* Start *
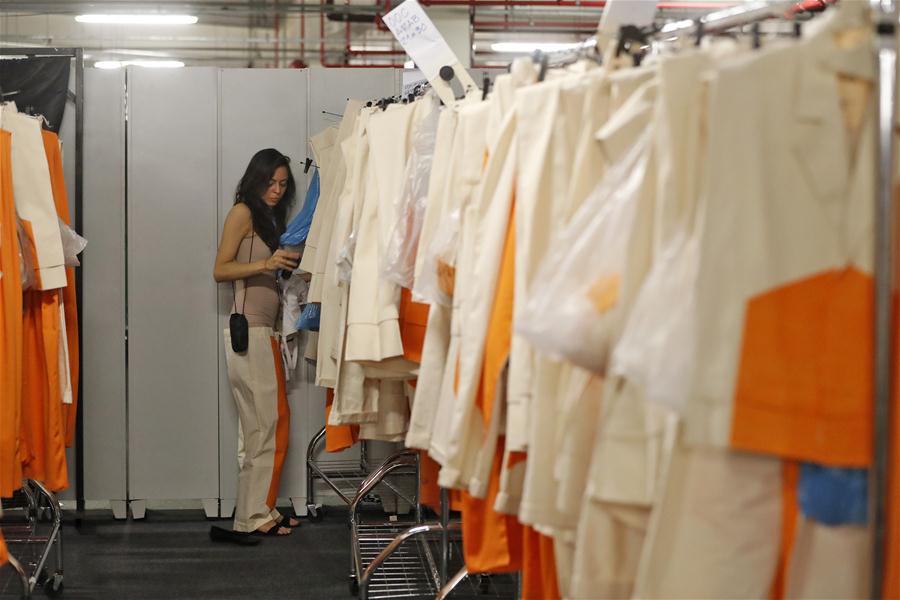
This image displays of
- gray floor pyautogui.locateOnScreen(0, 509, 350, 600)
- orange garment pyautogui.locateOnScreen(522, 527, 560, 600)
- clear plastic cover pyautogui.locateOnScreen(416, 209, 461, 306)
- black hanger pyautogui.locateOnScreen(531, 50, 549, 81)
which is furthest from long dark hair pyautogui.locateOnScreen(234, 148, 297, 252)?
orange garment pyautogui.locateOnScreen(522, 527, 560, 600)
* End *
> **SET EXERCISE**
Extract each line of the records that contains the string "garment", treating uppercase and lowercase letters as distinct.

> **EXERCISE ANSWER**
- orange garment pyautogui.locateOnScreen(522, 527, 560, 600)
orange garment pyautogui.locateOnScreen(522, 527, 560, 600)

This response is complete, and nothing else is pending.